Nonetheless, she was drawn to him, so she did her homework. He rode the elevator to the top – the executive floor for Lyons Howe Real Estate – the company that occupied the top four floors of the building. LHRE owned this building as well as at least 100 other buildings around the Loop, more throughout the Midwest and God only knew what else. The first time she saw him hit the button for the top floor she Googled LHRE.
There he was, his handsome face staring at her from the screen of her computer. His picture was at the top of the home page, just below the elegant logo for the prestigious firm and a serious-faced photo of his silver-haired father, Wyatt III, the CEO and President. Wyatt’s gorgeous blue eyes stared back at her, so compelling that he could entice her with only a professional headshot. Below his picture, his title indicated he was Chief Information Officer, obviously a top member of the LHRE executive team. He looked like a younger, more handsome, version of his father.
The family resemblance continued with his brother who appeared about ten years his junior, fresh faced and innocent, but already a vice-president. The beautiful woman pictured there was identified as his sister and Chief Financial Officer. She looked just a few years Wyatt’s junior, serious and aristocratic. Together they embodied the perfect example of a privileged family and a solid, trustworthy executive team.
Once she knew his name, Keeli devoured every bit of information she could find about Wyatt. She knew she was standing just inches from one of Chicago’s most eligible bachelors. Wyatt Lyons Howe was American blueblood, old money, European tours, private clubs and the best schools. Heir to the massive LHRE empire, he oozed success from every pore. He moved like he owned the world, or at least a sizable chunk of it.
Here she was, basking in the warmth of the sun that was Wyatt. Keeli knew if she just inched back she could be touching him. After all, she lusted after him, fantasized about him endlessly, dreaming with him, marrying him, growing old with him. He was everything she was looking for in her perfect man – intelligence, sophistication, a commanding air, sex appeal and those staggering good looks.

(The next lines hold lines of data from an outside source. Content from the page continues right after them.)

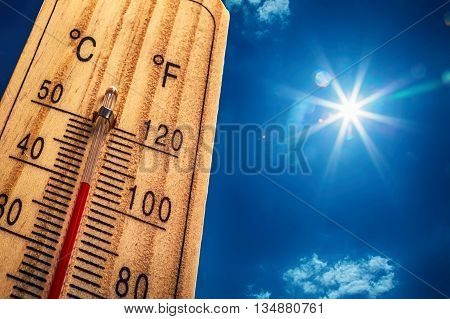 Thermometer Sun Sky 40 Degres. Hot summer day. High Summer temperatures in degrees Celsius and Farenheit.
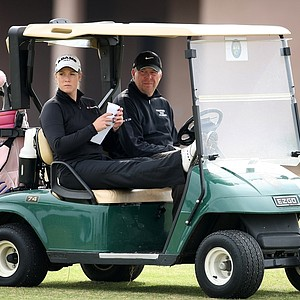 Brittany Lincicome and her friend, Nick Frontero, right, wait in a cart during Lincicome's opening round at Deer Island.
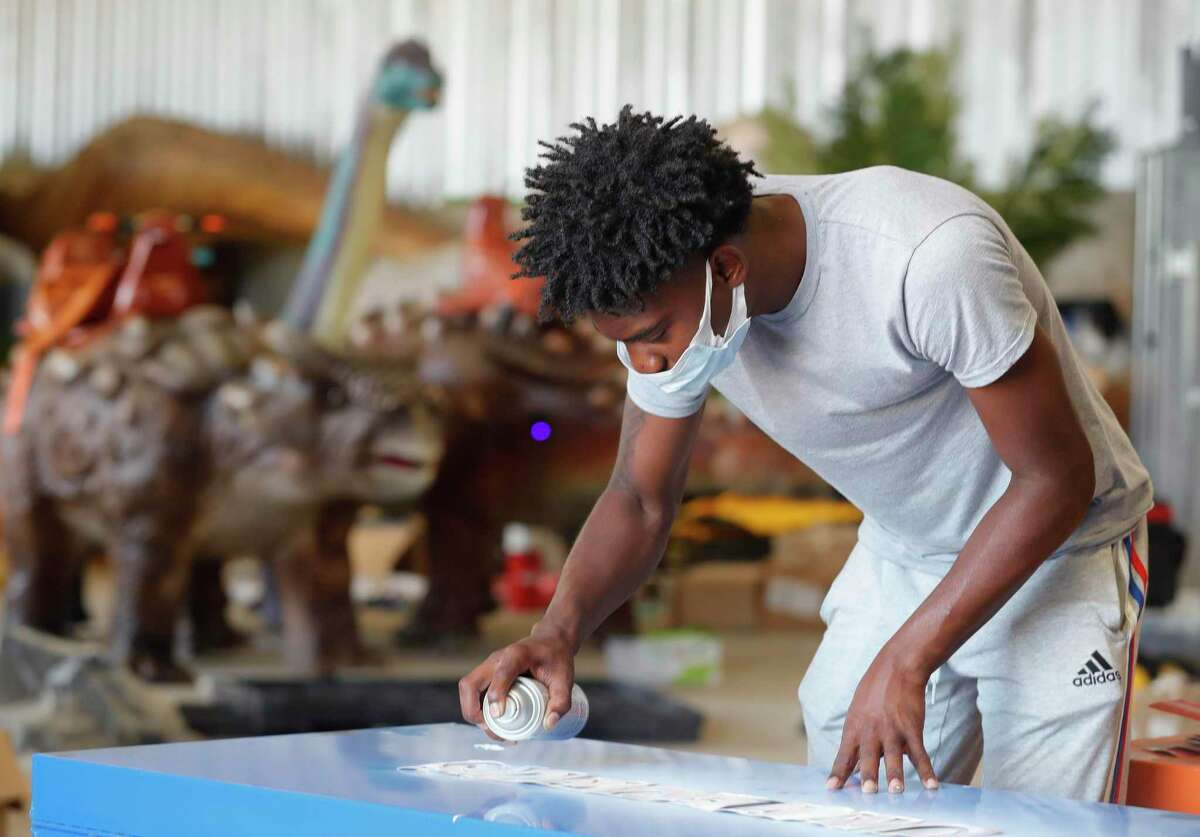 Jordan Ferell spray paints containers for gear at one of Jurassic Quest's warehouses, Tuesday, Sept. 7, 2021, in Tamina. Jurassic Quest is a traveling dinosaur attraction based near Conroe where guests walk through the Cretaceous, Jurassic and Triassic periods and experience for themselves what it was like to be among dinosaurs of all kinds.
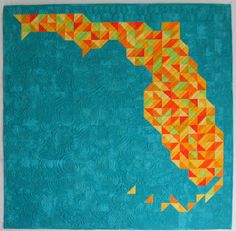 """""""Florida"""" by Linda of #FlourishingPalms has us dreaming of vacations, ocean blues and Florida oranges;). An entry into the Home Machine Quilted category of the 2016 #BloggersQuiltFestival, the quilt measures at 39"""" x 38"""". It was made with lots of 1-1/2"""" x 1-1/2"""" solid fabric half-square triangles and a background of #ModaGrunge Ocean from Moda Fabrics United Notions.   """"I domestic machine quilted Florida on my Janome Sewing Machines 1600P using 50-weight #Aurifil on the top and in the…"""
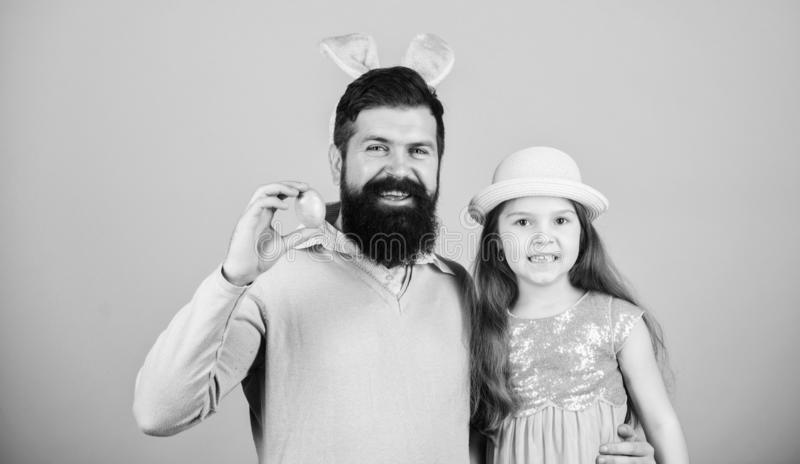 Enjoying the big day. Happy father and child with colored Easter eggs. Family of father bunny and daughter smiling on. Easter. Happy family. Family celebrating royalty free stock images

Oh yeah, and he had that power thing going too. He radiated power. It was such a turn on.
As she caught a hint of his clean, outdoorsy scent, Keeli pictured him behind her; his gorgeous face, that end-of-day shadowed jaw, the slight tan he sported even during a Chicago winter. Wyatt dominated her dreams, waking and sleeping. She had fallen in love with him the first time she heard him laugh a hearty, full-bodied sound that gave her a sense that he knew how to enjoy life. He was her dream man. He was her “complete package”.
So what if we have never exchanged two words? Details, details.
At that very moment, she envisioned him reaching out from behind her, slipping his arms around her and pulling her up against him. She could imagine the rough feel of his wool trousers, scratchy against her thighs, followed by the softer feel of his fingers sliding up her legs. She felt goose bumps rise on her skin as she fantasized about his lips caressing her neck moving from there to her cheekbone as he spun her around so she was pressed against him, his mouth, descending to claim hers in a kiss. She pictured herself dizzy with desire, all feminine softness clasped against the hard power of his thighs, the length of his erection…Oh my god, she was getting damp just standing near him, letting her imagination run wild.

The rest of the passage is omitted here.